Version 2 vom 7.2.2024
Vor dem Ausbau und der Reise mit dem eigenen Fahrzeug muss feststehen, wie die Versorgung mit zuverlässigem Trinkwasser aussehen soll. Während 50 Jahren Reisen in Afrika, Südamerika, Naher Osten, Fernost, Arktis haben wir viele unterschiedliche Ideen umgesetzt.
Nicht alle erwiesen sich als sinnvoll oder praktikabel. In diesem Beitrag findet ihr die bewährten Konzepte, Bemerkungen und Hinweise.
Noch Eins vorweg – die Frage an Einheimische „Ist das Trinkwasser“ kann man sich sparen.
Die Antwort wird fast immer „Ja“ sein, denn sie holen und trinken das Wasser seit Generationen und sind an die regionale Keimlandschaft gewöhnt.
Wir nicht!
Den Beitrag habe ich in drei Teilen strukturiert:
Trinkwaser-Quellen
Ob Brunnen, Flaschenwasser, Wasserhahn oder Seen – zuverlässig gesundes Trinkwasser gibt es auf Fernreisen – von wenigen Gebieten abgesehen – nicht. Selbst bei uns werden immer wieder Verunreinigungen im Flaschenwasser belegt – unterwegs heisst es also sicherheitshalber „selber machen“.
Wasser auffüllen
Warum nicht das Rohwasser beim oder vor dem Einfüllen filtern? Dann hätte man nur noch sauberes, evt. entkeimtes Trinkwasser im Tank!
Sinnvoll ist es sicher, bei optisch stark verschmutzen Wasser durch einen Trichter, ein Sieb mit Stoff- oder Fliesstuch einzufüllen.
Eine Vorfilterung mit Keramik oder Papierfiltern in der Hoffnung sauberes Trinkwasser zu bevorraten, kann ich nicht empfehlen.
Der apparative Aufwand mit Filter, Pumpen, Schläuchen und Kabel ist sehr hoch und setzt eine relative Nähe zum Fahrzeug voraus.
Je nach Wasserqualität und Herkunft verunreinigen die Filter sehr schnell – unsere Keramik-Filterkerze war manchmal bereits nach 10 Litern „zu“ und musste (konnte!) gereinigt werden.
Wasserstelle bei Bamenda
Einen „Wegwerf“-Einmal-Papierfilter müsste man ersetzen.
Sollte es gelingen, das Wasser keimfrei (eher nur keimreduziert) in den Behälter zu bekommen, bleibt es nicht keimfrei, sondern verkeimt sehr schnell – u.U. in Stunden – nach. Unabhängig ob Kunststoff- oder Edelstahlbehälter. Folglich muss vor der Entnahme trotzdem entkeimt werden.
Ein letzter Grund gegen das „Vorher Filtern“ ist der Zeitaufwand. Durch einen sauberen Keramikfilter können bei 3 bar Überdruck etwas 3 Liter/Minute fliessen. Ein 100 Liter-Tank benötigt so eine halbe Stunde plus Auf- und Abbau der ganzen Technik und Reinigung oder ggfs. Austausch des Filters.
Da sollte man die Ruhe haben, die man an Wasserstellen gerne vermisst.
===
Aufgabenstellung >> Übertragen Sie den folgenden Satz aus dem Lesetext ins Englische: „Eine Vorfilterung mit Keramik oder Papierfiltern in der Hoffnung sauberes Trinkwasser zu bevorraten, kann ich nicht empfehlen.“ Die Einträge stammen aus einer anderen Quelle als der Lesetext.
===
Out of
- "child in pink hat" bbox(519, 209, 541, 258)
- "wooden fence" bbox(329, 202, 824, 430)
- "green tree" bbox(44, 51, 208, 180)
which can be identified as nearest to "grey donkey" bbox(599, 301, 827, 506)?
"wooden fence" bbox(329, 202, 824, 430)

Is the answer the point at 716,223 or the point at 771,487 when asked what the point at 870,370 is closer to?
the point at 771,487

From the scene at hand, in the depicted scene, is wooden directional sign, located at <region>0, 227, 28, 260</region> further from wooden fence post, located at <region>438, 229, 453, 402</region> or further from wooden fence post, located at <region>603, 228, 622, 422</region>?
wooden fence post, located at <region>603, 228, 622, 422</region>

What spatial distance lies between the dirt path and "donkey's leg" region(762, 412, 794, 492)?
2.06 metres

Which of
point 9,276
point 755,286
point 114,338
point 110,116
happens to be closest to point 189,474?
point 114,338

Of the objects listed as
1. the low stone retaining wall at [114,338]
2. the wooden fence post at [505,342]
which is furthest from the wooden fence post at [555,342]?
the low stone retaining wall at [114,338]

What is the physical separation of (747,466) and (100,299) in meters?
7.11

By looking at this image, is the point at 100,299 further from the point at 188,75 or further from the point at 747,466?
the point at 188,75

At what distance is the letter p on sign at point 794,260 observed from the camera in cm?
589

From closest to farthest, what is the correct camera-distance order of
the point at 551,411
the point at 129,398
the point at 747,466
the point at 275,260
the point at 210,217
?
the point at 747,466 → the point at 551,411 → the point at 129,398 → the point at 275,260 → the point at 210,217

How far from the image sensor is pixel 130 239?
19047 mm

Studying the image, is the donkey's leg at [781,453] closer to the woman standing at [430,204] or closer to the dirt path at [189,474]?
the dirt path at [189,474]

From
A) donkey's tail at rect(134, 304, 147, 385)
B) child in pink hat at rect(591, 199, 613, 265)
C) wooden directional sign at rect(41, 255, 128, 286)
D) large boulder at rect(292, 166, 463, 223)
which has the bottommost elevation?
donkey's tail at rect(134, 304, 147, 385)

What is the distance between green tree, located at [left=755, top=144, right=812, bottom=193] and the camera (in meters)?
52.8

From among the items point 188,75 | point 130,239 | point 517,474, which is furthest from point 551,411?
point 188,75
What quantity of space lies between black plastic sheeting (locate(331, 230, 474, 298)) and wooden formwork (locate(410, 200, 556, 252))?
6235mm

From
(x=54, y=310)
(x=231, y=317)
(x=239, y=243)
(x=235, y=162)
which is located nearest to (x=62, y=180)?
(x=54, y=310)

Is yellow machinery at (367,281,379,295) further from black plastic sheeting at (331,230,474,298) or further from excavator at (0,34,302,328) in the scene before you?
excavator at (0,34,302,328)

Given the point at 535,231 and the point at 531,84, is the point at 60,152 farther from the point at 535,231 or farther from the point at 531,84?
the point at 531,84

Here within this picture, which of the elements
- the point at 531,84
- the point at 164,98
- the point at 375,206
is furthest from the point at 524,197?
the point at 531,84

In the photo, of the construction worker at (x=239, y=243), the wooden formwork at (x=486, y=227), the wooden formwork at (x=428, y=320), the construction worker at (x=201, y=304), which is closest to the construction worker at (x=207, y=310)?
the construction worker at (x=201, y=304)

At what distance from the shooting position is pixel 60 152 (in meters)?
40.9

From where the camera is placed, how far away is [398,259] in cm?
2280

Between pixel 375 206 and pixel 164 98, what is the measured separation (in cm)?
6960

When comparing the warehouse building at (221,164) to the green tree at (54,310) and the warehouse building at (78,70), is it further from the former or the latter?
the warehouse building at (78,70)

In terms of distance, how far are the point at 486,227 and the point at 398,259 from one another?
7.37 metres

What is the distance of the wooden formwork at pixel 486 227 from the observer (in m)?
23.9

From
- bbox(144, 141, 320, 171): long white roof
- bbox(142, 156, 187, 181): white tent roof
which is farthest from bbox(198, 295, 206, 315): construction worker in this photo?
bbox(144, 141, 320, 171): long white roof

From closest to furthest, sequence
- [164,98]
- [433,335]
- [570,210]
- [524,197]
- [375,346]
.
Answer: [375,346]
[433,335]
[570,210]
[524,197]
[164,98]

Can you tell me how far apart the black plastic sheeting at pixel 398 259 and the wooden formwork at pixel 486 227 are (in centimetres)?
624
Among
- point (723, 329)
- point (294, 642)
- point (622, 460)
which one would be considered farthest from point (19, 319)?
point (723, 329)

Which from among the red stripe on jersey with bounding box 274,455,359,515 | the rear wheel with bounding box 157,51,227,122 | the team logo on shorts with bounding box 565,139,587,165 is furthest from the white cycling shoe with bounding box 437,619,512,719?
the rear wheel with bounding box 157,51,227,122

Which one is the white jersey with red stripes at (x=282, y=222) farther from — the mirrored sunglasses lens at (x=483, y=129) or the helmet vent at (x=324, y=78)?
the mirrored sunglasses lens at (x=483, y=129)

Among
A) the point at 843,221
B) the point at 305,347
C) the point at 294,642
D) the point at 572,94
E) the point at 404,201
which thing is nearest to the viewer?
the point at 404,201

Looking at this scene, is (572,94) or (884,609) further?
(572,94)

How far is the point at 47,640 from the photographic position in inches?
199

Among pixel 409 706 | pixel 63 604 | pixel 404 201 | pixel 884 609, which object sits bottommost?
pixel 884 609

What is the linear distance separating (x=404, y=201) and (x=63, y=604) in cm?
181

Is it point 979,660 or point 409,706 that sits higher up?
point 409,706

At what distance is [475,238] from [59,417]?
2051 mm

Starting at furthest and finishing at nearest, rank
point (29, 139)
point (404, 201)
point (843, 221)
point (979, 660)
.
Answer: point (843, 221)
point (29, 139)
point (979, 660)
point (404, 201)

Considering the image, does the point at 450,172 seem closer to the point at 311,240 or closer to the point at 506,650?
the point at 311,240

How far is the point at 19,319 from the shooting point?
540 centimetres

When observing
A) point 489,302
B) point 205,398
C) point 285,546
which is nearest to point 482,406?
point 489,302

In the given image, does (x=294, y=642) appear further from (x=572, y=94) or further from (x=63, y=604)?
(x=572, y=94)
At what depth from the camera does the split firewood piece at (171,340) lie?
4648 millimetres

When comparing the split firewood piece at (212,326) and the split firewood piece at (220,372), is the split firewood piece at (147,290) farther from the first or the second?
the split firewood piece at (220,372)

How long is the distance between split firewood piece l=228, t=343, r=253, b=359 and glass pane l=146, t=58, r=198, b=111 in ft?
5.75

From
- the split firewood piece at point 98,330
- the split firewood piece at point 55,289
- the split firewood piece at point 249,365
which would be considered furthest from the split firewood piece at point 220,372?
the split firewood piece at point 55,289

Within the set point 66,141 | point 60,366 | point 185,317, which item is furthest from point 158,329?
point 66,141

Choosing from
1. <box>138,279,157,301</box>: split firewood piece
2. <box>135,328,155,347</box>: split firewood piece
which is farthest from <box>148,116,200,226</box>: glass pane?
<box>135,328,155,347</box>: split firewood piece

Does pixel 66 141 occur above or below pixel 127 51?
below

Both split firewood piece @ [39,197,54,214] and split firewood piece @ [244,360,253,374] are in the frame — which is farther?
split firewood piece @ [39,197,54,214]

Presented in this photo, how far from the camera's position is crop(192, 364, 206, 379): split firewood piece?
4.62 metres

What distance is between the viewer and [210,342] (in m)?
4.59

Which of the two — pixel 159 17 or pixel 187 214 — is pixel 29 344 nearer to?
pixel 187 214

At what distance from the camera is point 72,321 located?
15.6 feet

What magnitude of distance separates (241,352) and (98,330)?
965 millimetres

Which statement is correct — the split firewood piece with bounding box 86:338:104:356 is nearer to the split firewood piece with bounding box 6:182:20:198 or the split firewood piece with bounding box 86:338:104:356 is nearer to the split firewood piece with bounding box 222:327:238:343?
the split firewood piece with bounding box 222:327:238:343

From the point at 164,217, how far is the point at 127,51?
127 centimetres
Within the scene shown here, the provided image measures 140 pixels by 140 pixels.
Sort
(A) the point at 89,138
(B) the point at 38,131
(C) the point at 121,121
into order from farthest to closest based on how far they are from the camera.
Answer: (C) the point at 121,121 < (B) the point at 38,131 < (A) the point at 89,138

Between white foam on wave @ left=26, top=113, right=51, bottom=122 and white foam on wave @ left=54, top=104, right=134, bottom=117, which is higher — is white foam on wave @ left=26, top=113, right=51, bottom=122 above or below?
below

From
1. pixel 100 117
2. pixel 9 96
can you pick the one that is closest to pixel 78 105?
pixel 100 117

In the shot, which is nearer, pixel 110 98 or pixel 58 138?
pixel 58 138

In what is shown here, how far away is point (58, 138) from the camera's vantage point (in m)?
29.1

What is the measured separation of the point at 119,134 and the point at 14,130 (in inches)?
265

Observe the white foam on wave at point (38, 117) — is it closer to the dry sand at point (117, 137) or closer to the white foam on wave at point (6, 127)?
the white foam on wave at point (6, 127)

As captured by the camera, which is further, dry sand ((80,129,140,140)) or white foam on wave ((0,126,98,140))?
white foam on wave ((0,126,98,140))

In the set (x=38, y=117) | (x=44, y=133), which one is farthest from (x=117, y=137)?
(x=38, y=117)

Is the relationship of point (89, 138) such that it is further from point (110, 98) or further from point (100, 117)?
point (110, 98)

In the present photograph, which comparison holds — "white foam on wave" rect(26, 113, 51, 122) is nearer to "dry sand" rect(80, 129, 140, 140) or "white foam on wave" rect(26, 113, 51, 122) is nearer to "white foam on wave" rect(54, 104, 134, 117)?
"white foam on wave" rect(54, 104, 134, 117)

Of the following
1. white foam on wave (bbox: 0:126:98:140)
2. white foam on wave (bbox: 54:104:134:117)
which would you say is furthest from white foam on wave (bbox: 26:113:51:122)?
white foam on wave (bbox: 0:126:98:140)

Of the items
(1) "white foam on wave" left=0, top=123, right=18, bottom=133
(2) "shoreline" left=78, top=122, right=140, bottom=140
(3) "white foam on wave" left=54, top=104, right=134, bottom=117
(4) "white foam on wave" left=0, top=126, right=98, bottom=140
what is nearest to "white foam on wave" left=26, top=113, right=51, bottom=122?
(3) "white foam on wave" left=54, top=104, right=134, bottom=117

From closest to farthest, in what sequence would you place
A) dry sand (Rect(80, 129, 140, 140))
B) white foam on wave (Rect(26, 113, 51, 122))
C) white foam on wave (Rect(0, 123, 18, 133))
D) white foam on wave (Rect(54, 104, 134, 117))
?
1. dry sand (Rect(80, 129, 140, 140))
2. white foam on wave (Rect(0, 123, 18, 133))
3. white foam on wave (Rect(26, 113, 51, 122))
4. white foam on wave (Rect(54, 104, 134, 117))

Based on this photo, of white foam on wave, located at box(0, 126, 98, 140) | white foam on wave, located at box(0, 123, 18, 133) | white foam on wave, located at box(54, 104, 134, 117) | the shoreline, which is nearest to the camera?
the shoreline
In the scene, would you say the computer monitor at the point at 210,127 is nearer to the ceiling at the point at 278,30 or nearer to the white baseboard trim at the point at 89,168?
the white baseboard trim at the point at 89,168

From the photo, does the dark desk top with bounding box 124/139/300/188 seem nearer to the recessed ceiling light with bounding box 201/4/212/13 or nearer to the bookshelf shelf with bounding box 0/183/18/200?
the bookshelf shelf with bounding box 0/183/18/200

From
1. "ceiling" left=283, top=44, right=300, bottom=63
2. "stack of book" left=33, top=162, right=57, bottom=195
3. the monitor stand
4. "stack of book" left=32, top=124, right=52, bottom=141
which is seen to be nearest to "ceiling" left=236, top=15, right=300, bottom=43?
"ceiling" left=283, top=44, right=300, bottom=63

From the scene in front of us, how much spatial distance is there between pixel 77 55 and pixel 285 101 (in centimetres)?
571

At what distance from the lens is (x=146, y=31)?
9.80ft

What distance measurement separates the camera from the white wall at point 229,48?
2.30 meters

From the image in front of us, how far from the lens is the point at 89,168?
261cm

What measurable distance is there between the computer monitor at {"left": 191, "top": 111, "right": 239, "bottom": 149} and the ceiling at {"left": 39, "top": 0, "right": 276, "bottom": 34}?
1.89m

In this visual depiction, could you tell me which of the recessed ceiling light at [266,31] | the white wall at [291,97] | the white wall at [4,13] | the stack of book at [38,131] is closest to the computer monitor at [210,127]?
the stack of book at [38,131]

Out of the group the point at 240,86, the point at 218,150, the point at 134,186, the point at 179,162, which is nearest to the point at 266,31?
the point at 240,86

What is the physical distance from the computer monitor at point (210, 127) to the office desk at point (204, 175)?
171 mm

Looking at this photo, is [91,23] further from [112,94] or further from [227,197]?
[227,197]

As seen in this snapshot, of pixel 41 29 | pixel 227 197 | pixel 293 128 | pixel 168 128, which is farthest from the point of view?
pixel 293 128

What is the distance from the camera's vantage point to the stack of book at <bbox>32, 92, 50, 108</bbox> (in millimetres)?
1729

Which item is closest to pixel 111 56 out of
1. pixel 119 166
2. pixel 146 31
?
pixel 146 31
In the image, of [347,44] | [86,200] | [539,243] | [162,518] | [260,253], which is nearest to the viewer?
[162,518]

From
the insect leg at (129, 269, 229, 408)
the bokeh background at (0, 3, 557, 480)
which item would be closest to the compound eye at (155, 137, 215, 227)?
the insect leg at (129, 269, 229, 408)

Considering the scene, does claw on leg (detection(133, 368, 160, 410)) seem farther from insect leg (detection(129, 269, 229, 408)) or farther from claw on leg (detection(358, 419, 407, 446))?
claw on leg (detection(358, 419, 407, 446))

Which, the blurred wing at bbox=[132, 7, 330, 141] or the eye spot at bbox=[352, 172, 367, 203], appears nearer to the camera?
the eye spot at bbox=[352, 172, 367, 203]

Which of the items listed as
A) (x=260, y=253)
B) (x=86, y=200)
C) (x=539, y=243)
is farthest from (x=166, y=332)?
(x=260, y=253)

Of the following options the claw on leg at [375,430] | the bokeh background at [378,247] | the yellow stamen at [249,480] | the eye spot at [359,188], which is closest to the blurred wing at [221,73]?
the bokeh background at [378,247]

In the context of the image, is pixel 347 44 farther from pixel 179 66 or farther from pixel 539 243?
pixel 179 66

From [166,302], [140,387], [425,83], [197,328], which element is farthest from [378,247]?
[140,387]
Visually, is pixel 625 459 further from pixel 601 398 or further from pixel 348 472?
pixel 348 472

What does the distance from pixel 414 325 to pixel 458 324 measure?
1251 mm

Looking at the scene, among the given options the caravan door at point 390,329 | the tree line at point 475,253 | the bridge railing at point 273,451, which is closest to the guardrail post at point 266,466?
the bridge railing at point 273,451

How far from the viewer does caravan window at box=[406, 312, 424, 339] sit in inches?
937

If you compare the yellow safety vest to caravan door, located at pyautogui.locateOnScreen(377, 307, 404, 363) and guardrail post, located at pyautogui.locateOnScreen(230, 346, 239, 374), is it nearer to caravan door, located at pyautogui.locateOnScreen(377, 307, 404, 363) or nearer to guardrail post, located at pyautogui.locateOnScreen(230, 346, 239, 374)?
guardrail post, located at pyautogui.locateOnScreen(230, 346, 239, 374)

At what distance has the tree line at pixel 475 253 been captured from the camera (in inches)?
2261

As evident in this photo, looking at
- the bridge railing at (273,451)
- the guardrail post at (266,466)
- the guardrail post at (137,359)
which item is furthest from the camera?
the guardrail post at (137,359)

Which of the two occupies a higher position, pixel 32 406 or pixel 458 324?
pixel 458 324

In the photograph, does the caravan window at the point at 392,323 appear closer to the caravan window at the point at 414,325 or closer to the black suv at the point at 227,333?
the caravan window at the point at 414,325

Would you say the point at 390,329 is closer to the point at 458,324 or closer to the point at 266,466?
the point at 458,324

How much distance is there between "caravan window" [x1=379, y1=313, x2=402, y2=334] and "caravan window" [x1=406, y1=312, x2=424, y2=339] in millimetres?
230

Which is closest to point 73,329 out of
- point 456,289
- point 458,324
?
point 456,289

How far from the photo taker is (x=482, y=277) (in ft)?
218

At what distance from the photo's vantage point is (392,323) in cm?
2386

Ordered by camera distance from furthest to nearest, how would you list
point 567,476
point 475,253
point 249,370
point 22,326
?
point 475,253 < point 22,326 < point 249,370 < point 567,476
===
Lösung >> I cannot recommend prefiltering with ceramic or paper filters in the hope of storing clean drinking water.